TEXT PASSAGE:

╭──

# NEED HELP, need new servo,what type for tc3 ?



## rcnutmich (Dec 7, 2004)

i have mg645mg servo now, doesnt center very well, 
want to upgrade..dont know what kind to get

i run novak receiver and m8 .... help please....


----------



## Tim Stamper (May 22, 2002)

rcnutmich said:


> i have mg645mg servo now, doesnt center very well,
> want to upgrade..dont know what kind to get
> 
> i run novak receiver and m8 .... help please....


My usual suggestion is spend a little more the first time so you don't have to worry about it down the road.

I have a KO 2143 that is 3 years old and works great. It was about $100. I currently use a Airtronics 94360 and it also works great. I just wanted to try something different.

JR makes a 8800s that seems to be popular also. It is $100 plus though.

I'll bring my spare KO to 'ScrewZ tuesday and we can strap it in your car to see what you think.

Tim


----------



## Tim Reed (Nov 30, 2004)

I had really good luck with a JR z590 servo. Pretty reasoanble price, and took a great deal of abuse from my offroad truck, as well as my TC3. Good luck to you.

╰──

DATA EXCERPT:

╭──

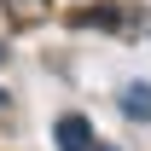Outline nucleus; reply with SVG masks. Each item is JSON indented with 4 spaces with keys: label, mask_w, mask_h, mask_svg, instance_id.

╰──

REQUIRED TASK A: From the servo thread, copy the passage that opens with the words containing "## Tim Stamper" and closes with "try something different.".
REQUIRED TASK B: According to the servo thread, what did Tim Stamper's KO 2143 cost?

RESPONSE A:
## Tim Stamper (May 22, 2002)

rcnutmich said:


> i have mg645mg servo now, doesnt center very well,
> want to upgrade..dont know what kind to get
> 
> i run novak receiver and m8 .... help please....


My usual suggestion is spend a little more the first time so you don't have to worry about it down the road.

I have a KO 2143 that is 3 years old and works great. It was about $100. I currently use a Airtronics 94360 and it also works great. I just wanted to try something different.

RESPONSE B: About $100.